Солнце вставало за горами. Руки женщины, которые он держал в своих, были от солнечных лучей медными.

Ее он мог нести вечно. Какая-то высвобожденная, необычная сила налила его руки, плечи, которым было так легко, словно крылья выросли на них, мускулы груди, что дышала, как кузнечный мех.

Легкие просто распирало от пряного, густого ветра из джунглей, от прозрачно-холодноватого дуновения с гор. И стальные, неутомимые, пружинили ноги, неся его и ее навстречу солнцу.

– Опусти. Устанешь.

– Я? – Он побежал в гору, и Амур, который не без основания полагал, что хозяин свихнулся, и вообще-то приветствовал это новое состояние, с веселым лаем бросился за ним, делая вид, что хочет схватить за пятки.

– Пусти.

Вместо ответа он подбросил ее высоко в воздух. И еще. И еще раз.

– Солнце! Солнышко! На!

– Ну пусти, ну пожалуйста…

Сверху, из голубизны, она смотрела на него удивительными, притихшими глазами. Видела растрепанный чуб, блестящие глаза, улыбающийся белозубый рот.

– Я сама, – она сжалась в его руках, зажмурилась и осторожно дотронулась губами до его рта.

Неповторимое чувство своей беззащитности и одновременно своей власти над ним наполнило ее сердце.

«Большой и смирный зверь. Вроде слона или ручного медведя. Непомерно сильный, только боится собственной силы, жалеет, слушается с одного взгляда, И правильно. Разве я не его собственная?»

Шли по тропинке.

– А кто это, голубой, летает над чозениями?

– Синий соловей… Поцелуй меня.

Она, казалось, не могла напиться солнцем и его близостью.

Чарующе, возвышенно высвистывал лесной каменный дрозд свою последнюю в этом лете песню. Флейтой переливалась в разнотравье китайская черноголовая иволга.

– И все же тайга почти молчит, – сказала она. – Послушал бы ты ее в мае. Сейчас пустеет все. Даже даурские ласточки тянутся к югу.

Маленькая серая птичка порхала перед ними.

– А эта?

– Восточноазиатская совка. Ли-у. Она волшебница. Отманивает охотников от женьшеня.

– Так чего же она нас отманивает? Разве мы идем за женьшенем?

– Хочешь? – вдруг увлеченно сказала она. – Я знаю где. Если хочешь – покажу тебе.

– Хочу, – сказал он.

Вот это начинаются его родственники. Аралиевые. Элеутерококк. Аралия континентальная. Вон черные ягоды вместе – это акантопанакс скученноцветный.

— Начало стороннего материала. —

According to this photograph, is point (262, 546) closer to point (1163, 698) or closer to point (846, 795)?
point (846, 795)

А вон то – заманиха, листья как виноград. Латинское имя у нее красивое. Эхинопанакс элятум накаи.

– Столько знаешь, что страшно целовать тебя, – он поцеловал.

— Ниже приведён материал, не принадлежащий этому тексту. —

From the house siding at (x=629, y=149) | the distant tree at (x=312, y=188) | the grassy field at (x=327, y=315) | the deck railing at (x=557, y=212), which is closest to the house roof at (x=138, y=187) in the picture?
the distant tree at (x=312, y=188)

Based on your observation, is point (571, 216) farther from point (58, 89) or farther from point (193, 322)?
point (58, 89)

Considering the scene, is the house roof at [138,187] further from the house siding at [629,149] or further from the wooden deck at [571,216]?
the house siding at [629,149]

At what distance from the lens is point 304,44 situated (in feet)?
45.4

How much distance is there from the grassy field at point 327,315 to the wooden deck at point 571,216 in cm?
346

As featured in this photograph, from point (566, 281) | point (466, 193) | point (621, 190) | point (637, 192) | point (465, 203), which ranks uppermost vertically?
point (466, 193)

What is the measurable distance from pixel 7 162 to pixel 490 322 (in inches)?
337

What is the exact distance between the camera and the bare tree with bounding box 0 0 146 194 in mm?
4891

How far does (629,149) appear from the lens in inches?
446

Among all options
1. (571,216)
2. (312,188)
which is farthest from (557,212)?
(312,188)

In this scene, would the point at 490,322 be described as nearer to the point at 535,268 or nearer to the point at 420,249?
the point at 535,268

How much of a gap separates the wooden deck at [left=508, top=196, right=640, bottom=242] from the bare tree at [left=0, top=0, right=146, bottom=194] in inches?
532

Они шли и развлекались тем, что придумывали друг другу новые профессии.

– Замминистра сельского хозяйства по поголовью черных махаонов.

– Представитель леопардовых интересов в ООН.

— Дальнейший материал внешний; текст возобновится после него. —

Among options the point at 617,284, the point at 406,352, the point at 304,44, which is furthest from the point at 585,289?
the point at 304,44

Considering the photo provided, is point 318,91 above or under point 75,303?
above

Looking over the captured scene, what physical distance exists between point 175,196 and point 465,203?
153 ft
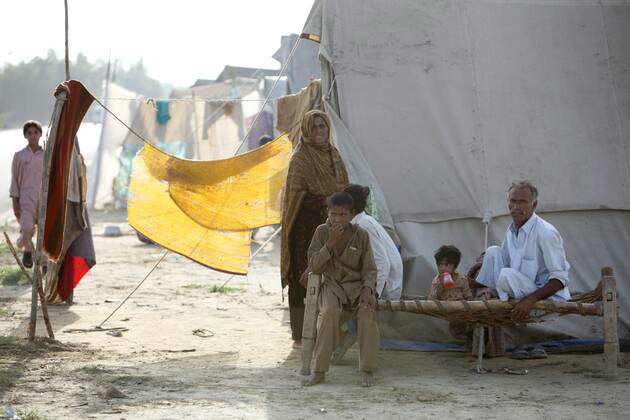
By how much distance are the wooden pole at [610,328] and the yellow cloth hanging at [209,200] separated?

– Пожизненный председатель великой лиги суфражисток-антифизиков.

– Синяя борода в космических масштабах. Великий пожиратель женщин.

Северин захохотал.

– Разве это профессия? Это из серии ругательств.

– Ну и получай.

Он шел и любовался ею. Неизвестно по каким признакам находит какие-то травы, склоняется и отделяет их или осторожно выкапывает с корнем. Ищет. Работает.

…Склоняется, напрягаются сильные, стройные ноги, выгибается, как лук, тонкая талия, падают волосы, и она подбирает их тыльной стороной кисти, извечным и все же своим движением. Всегда, всю жизнь смотреть на нее.

И он смотрел, не раз заставляя ее поднимать на него настороженные глаза. Синие, они в такие мгновения темнели.

«Стоишь, – думала она. – И невозможно уйти от тебя, с твоей чистой цельностью и силой. Разве что убежать? Невозможно. Нельзя обидеть тебя за эту твою наивность. А ведь ты из-за нее ничего, ничего не понял. И сейчас не понимаешь, не предчувствуешь. Нельзя так сразу, не отдав всего. Боже мой, весь золотой от этого солнца, весь раскрытый навстречу ему и мне. Как быстро ты открылся! И я сделаю так, что бы ты навсегда остался таким, любимый мой, добрый, хороший».

Они поднимались к нагорью. Ночью здесь, видно, было прохладнее, и потому попадалось больше винно-красной, ржавой, огненной, лиловатой и нежно-золотой листвы. Но теперь жара и духота царили над миром, и веяло из зарослей каким-то пряным, дурманящим, неземным ароматом.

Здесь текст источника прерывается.